地面を蹴り上げるとすぐさま身を屈めて地面に落ちたTMPを拾いつつ、的を小さくする。それが機械相手に意味があるか分からないが、対人相手にする行動をついとってしまう。
サタンの指は躊躇無くトリガーを引く。だがトリガーを引いて即発射にならないのは実弾との差だ。
身を屈みながら、落ちている銃は見ない。視線をサタンの銃に向けながら、落ちている銃に手を伸ばす。そしてサタンの持つ銃から一瞬、閃光が走る。
「くっ!」
私の動きに咄嗟に反応するサタンだがその銃口は私の胸元を捉えている。思ったより早い。
<どう動こうが無駄だ!>
ここまでかと目蓋を閉じる。しかし、落ちた銃はしっかりと広い握りこんだ。半分自棄になりながらその銃口をサタンの穴の開いた腹部に向かって撃ち込んだ。
私の銃声とサタンの銃声が交わる。
フルオートにした私のTMPが火を噴く。サタンの銃声を飲み込んでいく。
撃たれたのに、痛みは感じなかった。
目を開く。そこには赤い線が蜘蛛の巣のように、毛糸の繊維が解けて散らばるように空中に散っていく。赤い花火のような光の帯が、私の体を避けて通り抜けていく。
何が起きたのかわからない。それは舘泉もそのようだ。
<な、なんだと……!>
「なんだか分からないけど、その銃は役に立たないようね」
形勢逆転だ。私が舞い上げた砂埃は光線の威力を下げる事にあまり貢献した様子は無かったが、銃の不調か、最猛勝にトドメを刺した威力の光線が私の体を焼き貫く事は無かった。
私が撃った銃弾も狙った所に当たらなかったが、直ぐにその違和感に合わせて弾道修正する。
ほぼほぼ銃弾をサタンの体にぶち込むと体を震わせながら地面に崩れ落ちた。油断せず、素早く弾倉装填を行う。
ビクビクと体を痙攣させているように見えるのは恐らく下半身に繋がる制御系等がいかれたからだろう。ぎこちなく足を動かすサタンにゆっくり近付く。まだ手は動くのだ。
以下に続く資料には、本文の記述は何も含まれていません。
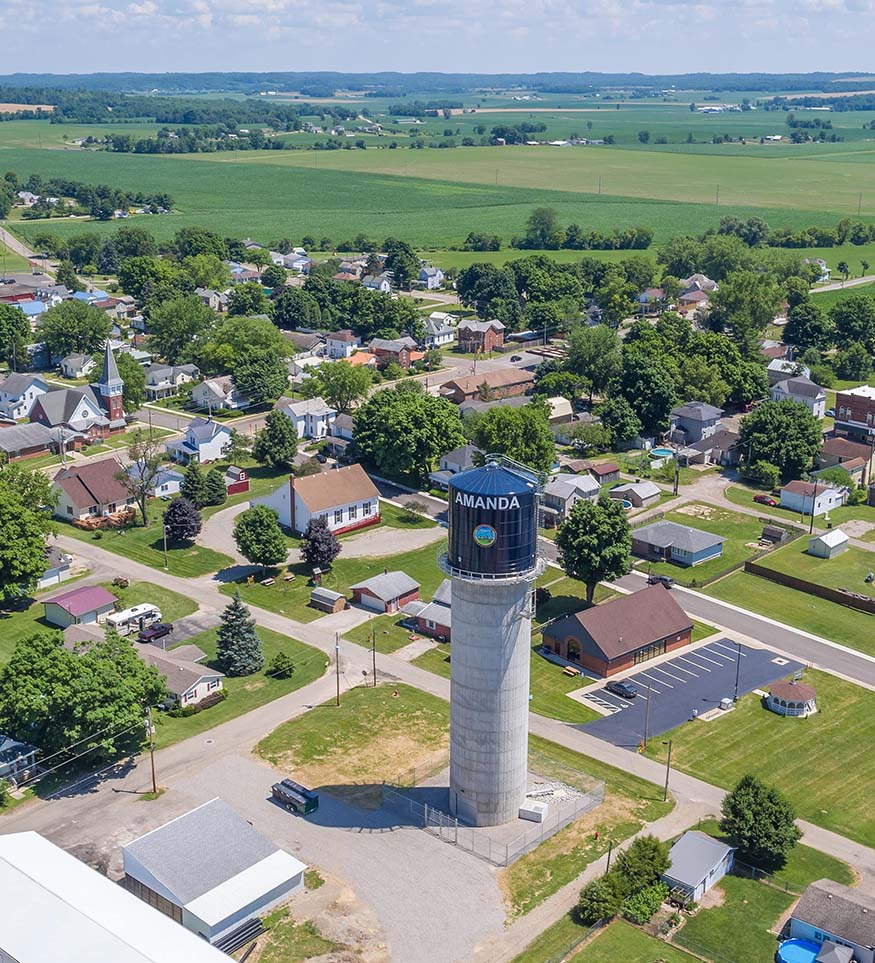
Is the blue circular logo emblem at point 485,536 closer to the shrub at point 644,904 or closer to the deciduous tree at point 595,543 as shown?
the shrub at point 644,904

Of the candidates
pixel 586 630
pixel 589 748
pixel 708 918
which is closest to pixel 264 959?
pixel 708 918

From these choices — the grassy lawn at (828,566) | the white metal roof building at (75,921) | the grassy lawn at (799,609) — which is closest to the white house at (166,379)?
the grassy lawn at (799,609)

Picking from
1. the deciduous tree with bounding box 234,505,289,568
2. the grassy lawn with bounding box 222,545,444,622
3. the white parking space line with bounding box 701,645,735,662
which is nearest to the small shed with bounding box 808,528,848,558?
the white parking space line with bounding box 701,645,735,662

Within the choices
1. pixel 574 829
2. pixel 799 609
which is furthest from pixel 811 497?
pixel 574 829

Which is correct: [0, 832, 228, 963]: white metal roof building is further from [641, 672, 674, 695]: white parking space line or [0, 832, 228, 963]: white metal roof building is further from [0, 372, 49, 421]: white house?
[0, 372, 49, 421]: white house

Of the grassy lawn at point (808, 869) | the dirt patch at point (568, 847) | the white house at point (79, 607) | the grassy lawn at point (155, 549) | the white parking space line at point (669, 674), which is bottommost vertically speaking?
the grassy lawn at point (808, 869)

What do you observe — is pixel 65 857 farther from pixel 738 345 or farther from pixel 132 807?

倒れる拍子に地面に落ちたレーザーピストルに手を伸ばしかけているサタンを見て少し慌てて駆け寄り、落ちた銃を先に拾い上げ、その銃をサタンに向けた。実弾がその表面の装甲に効かなくても、この銃なら通用するかもしれないからだ。
「子どもの姿をしているからって、私が躊躇すると思ったの?」
<くっ、これだから野蛮人はこちらの常識が通用しない。だから面倒なのだ。やはり滅ぼさねば……>
「なに、どういうこと?」
聞き捨てなら無いことを聞いた気がして、レーザーピストルのトリガーにかかる指に力が入る。
サタンの体から発せられる舘泉の声は、先ほどと打って変わって余裕の口調で語りだす。灰色の空の下、白いタイルに倒れ、無様に体を震わせている者は、あくまで操縦している機械に過ぎないからだ。頑丈な体だ。破損箇所以外はまだ動くようで、這って動こうとする。私はサタンの腕をレーザーピストルで撃つ。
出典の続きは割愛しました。